== Activity ==
Among the entries that follow, count the lines that contain the word "cinco" and say how many there are, writing nothing else.

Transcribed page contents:

====

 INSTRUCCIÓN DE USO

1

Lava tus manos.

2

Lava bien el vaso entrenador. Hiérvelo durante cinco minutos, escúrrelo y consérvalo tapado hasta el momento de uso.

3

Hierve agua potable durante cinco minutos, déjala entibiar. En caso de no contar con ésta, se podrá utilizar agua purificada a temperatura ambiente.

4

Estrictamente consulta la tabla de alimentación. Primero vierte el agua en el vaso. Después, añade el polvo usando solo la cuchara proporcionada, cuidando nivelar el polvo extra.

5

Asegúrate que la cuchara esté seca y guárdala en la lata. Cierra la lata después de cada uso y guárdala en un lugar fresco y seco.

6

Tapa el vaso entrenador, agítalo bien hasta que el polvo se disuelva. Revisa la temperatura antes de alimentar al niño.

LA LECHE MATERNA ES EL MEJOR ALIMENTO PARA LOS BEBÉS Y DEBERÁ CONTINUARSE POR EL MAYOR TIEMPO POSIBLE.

====

== Solution for this problem ==
2